Infosets for XMLP vs. Intro to Infoset CR Draft

[Redirected by Paul Grosso, original headers follow.]

>From: Noah_Mendelsohn@lotus.com
>To: xml-dist-app@w3.org
>Cc: jcowan@reutershealth.com, pgrosso@arbortext.com
>Subject: Infosets for XMLP vs. Intro to Infoset CR Draft
>Date: Wed, 20 Jun 2001 19:12:09 -0400

Quick background for those not in the Protocols WG:  there has been some 
semi-formal discussion in the protocols WG as to whether it might be 
appropriate to adopt, in one of various possible ways, XML Infosets as the 
fundamental means of describing an XMLP message.  Without going into 
details, the general idea would be to have XMLP specify the contents of 
messages in the form of Element and Attribute Information items. 
Particular bindings, such as the http binding, could then decide on the 
exact representation of the XML on the wire (ordinary well-formed, 
compressed, encrypted, something else, etc.).
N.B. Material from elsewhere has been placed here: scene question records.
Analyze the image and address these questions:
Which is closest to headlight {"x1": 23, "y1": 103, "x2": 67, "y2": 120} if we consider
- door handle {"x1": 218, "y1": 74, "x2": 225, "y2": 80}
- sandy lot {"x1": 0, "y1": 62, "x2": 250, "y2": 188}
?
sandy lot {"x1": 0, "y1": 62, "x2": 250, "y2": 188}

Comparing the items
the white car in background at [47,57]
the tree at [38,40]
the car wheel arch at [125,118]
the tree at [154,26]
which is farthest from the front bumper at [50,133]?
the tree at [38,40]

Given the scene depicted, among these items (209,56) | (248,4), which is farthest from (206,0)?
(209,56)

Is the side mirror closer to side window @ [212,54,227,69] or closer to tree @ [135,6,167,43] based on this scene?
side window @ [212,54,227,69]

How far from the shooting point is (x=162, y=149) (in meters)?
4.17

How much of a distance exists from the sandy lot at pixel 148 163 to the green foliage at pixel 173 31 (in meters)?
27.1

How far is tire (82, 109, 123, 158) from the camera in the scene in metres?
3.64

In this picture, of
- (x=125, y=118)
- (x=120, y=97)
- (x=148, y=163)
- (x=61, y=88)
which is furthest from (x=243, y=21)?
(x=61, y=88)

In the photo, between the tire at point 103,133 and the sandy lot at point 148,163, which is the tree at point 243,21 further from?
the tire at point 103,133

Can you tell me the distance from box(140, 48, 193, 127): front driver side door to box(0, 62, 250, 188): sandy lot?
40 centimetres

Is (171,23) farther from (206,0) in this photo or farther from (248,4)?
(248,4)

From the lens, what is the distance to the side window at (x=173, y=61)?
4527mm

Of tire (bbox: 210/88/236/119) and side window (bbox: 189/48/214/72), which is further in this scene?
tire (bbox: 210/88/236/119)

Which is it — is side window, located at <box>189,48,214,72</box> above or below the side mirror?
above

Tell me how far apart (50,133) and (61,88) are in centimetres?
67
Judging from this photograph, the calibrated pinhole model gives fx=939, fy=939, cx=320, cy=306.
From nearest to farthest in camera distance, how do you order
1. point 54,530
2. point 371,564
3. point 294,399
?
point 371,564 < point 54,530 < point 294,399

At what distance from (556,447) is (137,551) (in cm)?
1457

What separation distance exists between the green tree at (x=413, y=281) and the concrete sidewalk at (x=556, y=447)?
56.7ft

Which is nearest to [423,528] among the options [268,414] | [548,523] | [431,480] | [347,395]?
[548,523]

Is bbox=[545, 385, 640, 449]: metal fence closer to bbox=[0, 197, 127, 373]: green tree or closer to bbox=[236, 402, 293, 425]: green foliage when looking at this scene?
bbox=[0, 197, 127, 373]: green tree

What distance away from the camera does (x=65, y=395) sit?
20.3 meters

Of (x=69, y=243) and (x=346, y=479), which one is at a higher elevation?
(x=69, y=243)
Anyway, on an XMLP WG teleconference today I was asked to post this note 
to the dist App list.   The purpose of this note is not primarily to start 
a discussion of the merits of the above proposal:  indeed, the WG is still 
considering whether and in what form to make such a proposal.  Rather, I 
have been asked to mention a specific aspect of the Infoset Candidate 
recommendation draft that is perhaps less than ideal for our purposes.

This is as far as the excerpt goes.